Rooney Introduces Bills to Address Hurricane Insurance and Preparedness
Washington, D.C. – U.S. Rep. Tom Rooney (FL-16) today introduced the following three bills to reduce insurance premiums and cleanup costs related to hurricanes and other natural disasters:
1.The Natural Disaster Mitigation Act would provide a tax credit (equal to 25% of mitigation expenditures up to $5,000) to qualified homeowners who mitigate their homes to prevent or reduce the risks that can result from hurricanes and earthquakes. The bill is cosponsored by Reps. Bennie Thompson (D-MS), Allen West (R-FL), and Jo Bonner (R-AL).
“Mitigation must be a priority,” Rooney said. “Too many families and homes remain unnecessarily vulnerable to natural disasters like hurricanes. While mitigation will never eliminate the risk to homeowners, it could reduce loss and, in many cases, save a family’s home.
“For every $1 spent on mitigation, $4 in post storm cleanup and rebuilding is saved. These tax credits would provide an important incentive for families to proactively protect their homes from natural disasters.
2.The Policyholder Disaster Protection Act would create a tax-deferred reserve that insurance companies can set up to cover the losses from future natural disasters. Currently, insurance companies can only reserve against losses that have already occurred. Rep. West is an original cosponsor.
“Floridians have seen their insurance premiums skyrocket in recent years because of the threat of natural disasters,” Rooney said. “Allowing insurance companies to save for future losses and take proactive measures to protect policyholders would prevent companies from having to increase premiums after losses occur. This legislation would help keep insurance rates under control.”
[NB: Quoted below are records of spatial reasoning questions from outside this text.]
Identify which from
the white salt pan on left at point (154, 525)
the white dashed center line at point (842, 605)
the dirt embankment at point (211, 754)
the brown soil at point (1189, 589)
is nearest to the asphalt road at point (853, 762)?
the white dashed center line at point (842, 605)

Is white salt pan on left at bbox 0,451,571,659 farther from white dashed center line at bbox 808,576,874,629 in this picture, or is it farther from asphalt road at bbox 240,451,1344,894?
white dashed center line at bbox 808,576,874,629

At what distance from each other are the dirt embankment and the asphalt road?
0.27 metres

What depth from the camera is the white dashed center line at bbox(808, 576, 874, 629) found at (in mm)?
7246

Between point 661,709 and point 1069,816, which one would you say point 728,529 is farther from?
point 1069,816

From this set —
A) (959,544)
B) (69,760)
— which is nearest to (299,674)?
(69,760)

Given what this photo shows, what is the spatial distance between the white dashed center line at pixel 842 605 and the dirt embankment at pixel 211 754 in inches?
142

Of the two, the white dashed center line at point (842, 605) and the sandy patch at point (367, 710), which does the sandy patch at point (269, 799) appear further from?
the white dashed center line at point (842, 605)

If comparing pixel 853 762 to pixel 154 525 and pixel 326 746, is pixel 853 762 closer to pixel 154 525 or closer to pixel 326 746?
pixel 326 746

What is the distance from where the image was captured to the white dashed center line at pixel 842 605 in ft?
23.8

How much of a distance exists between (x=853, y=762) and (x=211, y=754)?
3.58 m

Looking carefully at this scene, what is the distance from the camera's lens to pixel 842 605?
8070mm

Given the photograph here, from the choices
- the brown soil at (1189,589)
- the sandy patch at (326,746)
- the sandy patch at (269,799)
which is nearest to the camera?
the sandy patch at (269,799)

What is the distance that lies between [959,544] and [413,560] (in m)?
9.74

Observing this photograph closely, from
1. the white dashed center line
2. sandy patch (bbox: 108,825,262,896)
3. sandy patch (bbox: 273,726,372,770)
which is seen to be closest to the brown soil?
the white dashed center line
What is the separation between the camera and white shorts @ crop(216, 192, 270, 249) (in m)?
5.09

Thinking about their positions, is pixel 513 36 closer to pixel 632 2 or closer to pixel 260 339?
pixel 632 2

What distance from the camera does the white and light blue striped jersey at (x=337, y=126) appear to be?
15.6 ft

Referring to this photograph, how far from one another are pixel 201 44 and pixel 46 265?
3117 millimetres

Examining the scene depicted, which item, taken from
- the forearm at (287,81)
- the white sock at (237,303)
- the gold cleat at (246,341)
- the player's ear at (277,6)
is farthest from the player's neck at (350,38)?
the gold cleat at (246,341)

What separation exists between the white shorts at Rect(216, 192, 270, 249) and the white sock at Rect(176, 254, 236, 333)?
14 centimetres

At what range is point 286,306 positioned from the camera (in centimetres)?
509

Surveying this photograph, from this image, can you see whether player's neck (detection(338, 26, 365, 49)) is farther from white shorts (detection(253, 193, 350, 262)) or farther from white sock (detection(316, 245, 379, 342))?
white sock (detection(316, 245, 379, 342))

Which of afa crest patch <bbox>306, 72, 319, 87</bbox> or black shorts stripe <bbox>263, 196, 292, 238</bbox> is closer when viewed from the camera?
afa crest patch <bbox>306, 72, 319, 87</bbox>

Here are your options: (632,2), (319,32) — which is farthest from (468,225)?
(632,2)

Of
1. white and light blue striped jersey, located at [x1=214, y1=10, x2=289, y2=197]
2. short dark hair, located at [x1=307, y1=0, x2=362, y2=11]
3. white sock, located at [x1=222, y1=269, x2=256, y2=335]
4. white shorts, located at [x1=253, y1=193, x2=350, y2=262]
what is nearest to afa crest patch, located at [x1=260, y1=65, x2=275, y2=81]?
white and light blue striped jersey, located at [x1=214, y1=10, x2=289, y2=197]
3.The Catastrophe Savings Accounts Act would create tax-exempt catastrophe savings accounts (CSAs) to pay expenses resulting from a presidentially declared major disaster. Rep. West is an original cosponsor.
“As Floridians know all too well, when a hurricane or other disaster strikes, the costs can be enormous, even if you have insurance. Tax-exempt catastrophe savings accounts would allow people to put away a little money each month, before taxes, and save it for when disaster strikes.”